Working data:

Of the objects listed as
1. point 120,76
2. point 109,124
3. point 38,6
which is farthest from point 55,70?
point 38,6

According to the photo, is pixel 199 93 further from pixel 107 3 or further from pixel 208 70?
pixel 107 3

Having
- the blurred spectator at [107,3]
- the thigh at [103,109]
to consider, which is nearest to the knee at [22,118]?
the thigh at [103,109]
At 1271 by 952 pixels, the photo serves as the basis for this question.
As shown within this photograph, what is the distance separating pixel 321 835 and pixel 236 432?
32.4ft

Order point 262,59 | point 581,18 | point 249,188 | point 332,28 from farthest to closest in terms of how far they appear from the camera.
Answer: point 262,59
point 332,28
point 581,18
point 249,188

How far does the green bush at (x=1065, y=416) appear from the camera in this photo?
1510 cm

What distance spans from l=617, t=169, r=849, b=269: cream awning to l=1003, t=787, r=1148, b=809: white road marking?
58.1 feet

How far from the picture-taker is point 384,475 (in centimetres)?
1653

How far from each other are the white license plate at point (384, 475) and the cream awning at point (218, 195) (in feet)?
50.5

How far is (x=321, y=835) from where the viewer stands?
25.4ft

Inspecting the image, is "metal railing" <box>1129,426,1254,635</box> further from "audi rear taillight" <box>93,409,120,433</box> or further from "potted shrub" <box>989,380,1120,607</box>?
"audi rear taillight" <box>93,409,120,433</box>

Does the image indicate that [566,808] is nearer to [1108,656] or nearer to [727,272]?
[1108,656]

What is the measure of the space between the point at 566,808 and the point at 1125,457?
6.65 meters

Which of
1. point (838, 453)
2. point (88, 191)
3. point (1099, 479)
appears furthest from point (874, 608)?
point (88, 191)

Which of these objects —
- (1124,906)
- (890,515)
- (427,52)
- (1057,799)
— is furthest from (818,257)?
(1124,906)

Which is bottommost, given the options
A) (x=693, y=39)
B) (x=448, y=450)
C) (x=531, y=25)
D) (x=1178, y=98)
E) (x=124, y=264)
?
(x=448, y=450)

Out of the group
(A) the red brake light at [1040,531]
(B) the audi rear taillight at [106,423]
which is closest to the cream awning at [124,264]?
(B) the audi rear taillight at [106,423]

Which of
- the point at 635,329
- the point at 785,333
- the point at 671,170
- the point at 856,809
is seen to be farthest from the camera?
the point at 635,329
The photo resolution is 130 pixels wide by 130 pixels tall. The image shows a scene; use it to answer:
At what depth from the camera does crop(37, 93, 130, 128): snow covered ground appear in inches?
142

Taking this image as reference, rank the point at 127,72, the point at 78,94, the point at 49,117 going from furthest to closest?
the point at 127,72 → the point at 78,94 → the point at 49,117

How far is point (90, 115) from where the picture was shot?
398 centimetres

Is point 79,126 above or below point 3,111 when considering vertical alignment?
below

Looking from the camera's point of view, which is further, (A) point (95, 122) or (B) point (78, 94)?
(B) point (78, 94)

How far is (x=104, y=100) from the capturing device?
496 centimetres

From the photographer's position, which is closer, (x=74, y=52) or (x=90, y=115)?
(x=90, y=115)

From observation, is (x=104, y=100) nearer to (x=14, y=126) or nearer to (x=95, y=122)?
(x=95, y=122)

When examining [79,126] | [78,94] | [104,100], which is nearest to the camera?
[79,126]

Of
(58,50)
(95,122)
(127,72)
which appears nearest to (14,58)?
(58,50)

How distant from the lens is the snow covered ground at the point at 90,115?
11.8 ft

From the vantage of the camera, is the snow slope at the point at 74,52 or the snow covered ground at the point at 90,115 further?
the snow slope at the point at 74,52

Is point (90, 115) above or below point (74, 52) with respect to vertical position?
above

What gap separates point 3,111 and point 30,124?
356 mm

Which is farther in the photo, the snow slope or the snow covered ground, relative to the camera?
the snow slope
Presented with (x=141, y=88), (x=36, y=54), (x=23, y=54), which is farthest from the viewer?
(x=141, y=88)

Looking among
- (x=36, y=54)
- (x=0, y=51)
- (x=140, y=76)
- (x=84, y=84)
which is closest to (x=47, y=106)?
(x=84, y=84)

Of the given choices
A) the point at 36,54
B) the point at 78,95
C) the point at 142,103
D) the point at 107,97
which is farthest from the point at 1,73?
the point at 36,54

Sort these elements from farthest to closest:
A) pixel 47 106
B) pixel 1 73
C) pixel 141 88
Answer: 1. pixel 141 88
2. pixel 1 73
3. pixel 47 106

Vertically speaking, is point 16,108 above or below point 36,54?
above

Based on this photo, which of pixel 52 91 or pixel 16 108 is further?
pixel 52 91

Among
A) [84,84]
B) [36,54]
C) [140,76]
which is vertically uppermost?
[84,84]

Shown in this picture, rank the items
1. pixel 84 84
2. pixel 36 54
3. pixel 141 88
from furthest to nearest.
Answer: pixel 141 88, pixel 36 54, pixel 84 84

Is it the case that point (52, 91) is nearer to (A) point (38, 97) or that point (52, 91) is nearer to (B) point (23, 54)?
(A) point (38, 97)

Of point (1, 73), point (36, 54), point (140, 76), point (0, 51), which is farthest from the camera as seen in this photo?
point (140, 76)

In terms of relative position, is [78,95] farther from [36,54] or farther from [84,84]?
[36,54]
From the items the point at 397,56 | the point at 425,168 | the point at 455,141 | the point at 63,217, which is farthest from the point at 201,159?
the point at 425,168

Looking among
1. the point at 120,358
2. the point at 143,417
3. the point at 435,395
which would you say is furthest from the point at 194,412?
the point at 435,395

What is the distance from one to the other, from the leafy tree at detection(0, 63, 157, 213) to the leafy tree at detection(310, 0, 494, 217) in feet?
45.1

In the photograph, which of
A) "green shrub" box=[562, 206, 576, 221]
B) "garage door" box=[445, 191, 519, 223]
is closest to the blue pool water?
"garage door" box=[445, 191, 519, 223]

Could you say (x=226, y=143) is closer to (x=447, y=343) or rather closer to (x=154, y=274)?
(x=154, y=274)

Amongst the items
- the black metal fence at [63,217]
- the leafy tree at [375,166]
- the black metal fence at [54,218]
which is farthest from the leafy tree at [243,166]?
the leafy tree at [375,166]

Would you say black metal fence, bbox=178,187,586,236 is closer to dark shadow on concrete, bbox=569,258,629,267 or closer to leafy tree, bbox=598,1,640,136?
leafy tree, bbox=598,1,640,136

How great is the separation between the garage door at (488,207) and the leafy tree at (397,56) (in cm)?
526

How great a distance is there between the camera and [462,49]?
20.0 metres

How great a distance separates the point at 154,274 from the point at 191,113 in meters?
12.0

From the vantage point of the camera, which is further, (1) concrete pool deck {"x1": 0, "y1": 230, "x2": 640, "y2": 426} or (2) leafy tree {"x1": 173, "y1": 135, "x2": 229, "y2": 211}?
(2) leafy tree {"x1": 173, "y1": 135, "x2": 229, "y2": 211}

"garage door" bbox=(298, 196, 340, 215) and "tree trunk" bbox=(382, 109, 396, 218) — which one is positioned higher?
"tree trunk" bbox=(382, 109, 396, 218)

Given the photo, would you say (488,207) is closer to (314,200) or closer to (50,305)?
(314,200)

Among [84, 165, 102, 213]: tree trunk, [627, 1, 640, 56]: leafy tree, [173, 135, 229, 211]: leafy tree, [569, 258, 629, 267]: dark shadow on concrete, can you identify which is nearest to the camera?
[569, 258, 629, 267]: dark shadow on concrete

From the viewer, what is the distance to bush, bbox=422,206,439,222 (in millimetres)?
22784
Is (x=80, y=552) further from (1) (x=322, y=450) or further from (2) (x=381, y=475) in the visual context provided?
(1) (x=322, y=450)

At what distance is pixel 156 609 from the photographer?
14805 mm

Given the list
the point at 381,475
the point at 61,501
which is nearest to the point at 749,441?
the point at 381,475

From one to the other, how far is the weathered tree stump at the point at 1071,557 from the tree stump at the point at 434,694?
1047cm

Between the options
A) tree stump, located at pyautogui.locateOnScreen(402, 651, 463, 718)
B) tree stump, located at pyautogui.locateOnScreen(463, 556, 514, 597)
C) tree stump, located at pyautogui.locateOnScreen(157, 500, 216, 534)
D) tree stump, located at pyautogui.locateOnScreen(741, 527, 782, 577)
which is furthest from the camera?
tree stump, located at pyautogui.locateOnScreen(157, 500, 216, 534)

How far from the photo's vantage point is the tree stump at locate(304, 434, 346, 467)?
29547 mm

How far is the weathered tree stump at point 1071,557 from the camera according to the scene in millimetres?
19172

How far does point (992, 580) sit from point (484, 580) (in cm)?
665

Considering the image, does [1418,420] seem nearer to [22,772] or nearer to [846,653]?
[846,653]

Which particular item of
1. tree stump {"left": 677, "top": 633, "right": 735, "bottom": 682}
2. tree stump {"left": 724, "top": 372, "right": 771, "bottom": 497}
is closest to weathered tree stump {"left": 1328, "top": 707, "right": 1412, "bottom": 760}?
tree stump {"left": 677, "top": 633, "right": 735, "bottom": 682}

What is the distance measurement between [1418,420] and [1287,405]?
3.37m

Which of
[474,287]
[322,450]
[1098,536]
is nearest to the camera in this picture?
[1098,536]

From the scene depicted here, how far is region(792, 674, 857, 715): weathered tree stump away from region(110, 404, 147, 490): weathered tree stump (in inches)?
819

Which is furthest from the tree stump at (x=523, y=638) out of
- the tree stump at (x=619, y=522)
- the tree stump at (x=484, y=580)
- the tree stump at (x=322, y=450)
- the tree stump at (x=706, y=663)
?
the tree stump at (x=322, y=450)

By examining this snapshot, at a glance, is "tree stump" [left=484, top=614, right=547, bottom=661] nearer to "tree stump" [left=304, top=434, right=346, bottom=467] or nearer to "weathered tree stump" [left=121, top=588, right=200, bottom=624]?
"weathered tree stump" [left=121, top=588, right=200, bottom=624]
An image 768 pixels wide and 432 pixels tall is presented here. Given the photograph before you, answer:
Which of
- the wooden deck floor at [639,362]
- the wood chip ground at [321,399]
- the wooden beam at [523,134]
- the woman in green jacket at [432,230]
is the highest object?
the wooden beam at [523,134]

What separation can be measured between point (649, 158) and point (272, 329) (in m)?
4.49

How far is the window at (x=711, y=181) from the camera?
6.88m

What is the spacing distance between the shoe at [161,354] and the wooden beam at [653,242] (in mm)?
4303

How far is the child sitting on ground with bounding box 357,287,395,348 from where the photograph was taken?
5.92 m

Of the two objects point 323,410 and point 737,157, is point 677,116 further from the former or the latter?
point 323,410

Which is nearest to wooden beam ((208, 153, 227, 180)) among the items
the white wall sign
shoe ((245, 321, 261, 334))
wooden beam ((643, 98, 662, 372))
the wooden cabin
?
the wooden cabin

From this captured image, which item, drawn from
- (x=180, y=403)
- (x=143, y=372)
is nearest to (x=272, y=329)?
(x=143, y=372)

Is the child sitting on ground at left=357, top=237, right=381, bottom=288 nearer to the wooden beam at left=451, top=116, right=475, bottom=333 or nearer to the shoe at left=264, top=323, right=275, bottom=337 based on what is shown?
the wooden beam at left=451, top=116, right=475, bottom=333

Written exercise: Output the lines from the one containing "Is the child sitting on ground at" up to and including the last line of the items as a Markdown table with columns Row and Line, leaving out blank lines.

Solution to the problem:
| Row | Line |
|---|---|
| 1 | Is the child sitting on ground at left=357, top=237, right=381, bottom=288 nearer to the wooden beam at left=451, top=116, right=475, bottom=333 or nearer to the shoe at left=264, top=323, right=275, bottom=337 based on what is shown? |
| 2 | the wooden beam at left=451, top=116, right=475, bottom=333 |